In my opinion, we’re living in a period that future generations will refer to as a “digital golden age” or a “digital renaissance”. The speed at which we are advancing technologically is astounding when you sit back and think about it – when I was a kid in the 80s things such as the internet, smart phones and digital music were non-existent (instead we had encyclopedias, phone booths and tapes), and while they all may have been conceived of at that time, they were not even heard of by regular people.
Yet here we are, a few decades down the track and these things are not just a reality, they’re so embedded in our everyday lives that we barely give them a second thought – indeed, we take them for granted. I’m still fairly young (36 is still young, right?), and the advancements in my lifetime have been immense. Think about it, if a contemporary novel set in 2016 was sent back in time to say, the 1950s, it’d be considered science fiction. Indeed, much of the technology dreamed up by 1950s and 60s science fiction writers have already come to fruition – think about Star Trek’s tricorders and PADDs – dreamed up as a technology of a world centuries down the track, we already have these devices in the form of tablets and smart phones. Not only that, but these real world devices are smaller, more powerful and more capable than their fictional counterparts.

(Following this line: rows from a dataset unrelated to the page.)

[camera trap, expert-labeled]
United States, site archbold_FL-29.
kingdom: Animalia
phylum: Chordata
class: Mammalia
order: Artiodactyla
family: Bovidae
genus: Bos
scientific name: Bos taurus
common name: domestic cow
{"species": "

The same could be said for literally hundreds of fictional technologies dreamed up within science fiction, regardless of the medium be it literary or TV/Film.
The 2013 film Gravity was marketed and categorised as “science fiction” (still is, in fact). At first glance, I suppose you could be mistaken for thinking that too. After all, it’s a film set in space, on a space station involving a protagonist’s battle for survival – sounds like SF, right? But here’s the thing; the technology and settings that Gravity portrayed were not speculative in any way – we’re talking about the space shuttle (indeed, an already retired piece of technology), the International Space Station, the Chinese Tiangong Station and Soyuz space craft – all real things and real places. The accepted definition of “science fiction” is “speculative, fictional science-based depictions of phenomena that are not full accepted by mainstream science”. So by that definition, Gravity is in no way “science fiction”.
I mentioned in my first blog post that one of my literary influences was Kim Stanley Robinson’s Mars Trilogy, a series that in its day was referred to as “future history”. There’s so many story elements of this incredible trilogy of books that I can see the beginnings of in the current day. From the rise of the mega-corporation, the environmental situation on Earth, the political situation on Earth and the speed at which we’re working at getting humans to Mars. Indeed, people like Elon Musk and his ambitious SpaceX plans are vaguely reminiscent of the Green Mars character William Fort and his company Praxis. Now there is obviously a lot of the Mars Trilogy that is firmly rooted in science fiction, but it’s these little bits and pieces of similarity to the real world that in my opinion justify that tag “future history”.
It’ll be interesting as time goes on to see just how many science fiction tropes become reality, and also how long this “digital golden age” will continue. It’s exciting to say the least, but let’s just hope that the future turns out more like Star Trek than The Terminator, hey?